Copy out verbatim the stretch of the records from the line containing "As portrayed in this image, among the set" through the end of the records.

• Source records
╭──

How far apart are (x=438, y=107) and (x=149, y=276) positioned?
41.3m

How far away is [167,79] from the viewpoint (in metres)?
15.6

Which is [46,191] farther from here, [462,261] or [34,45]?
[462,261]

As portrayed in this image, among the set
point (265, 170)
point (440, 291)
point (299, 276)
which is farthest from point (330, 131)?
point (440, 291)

╰──

• Written solution
As portrayed in this image, among the set
point (265, 170)
point (440, 291)
point (299, 276)
which is farthest from point (330, 131)?
point (440, 291)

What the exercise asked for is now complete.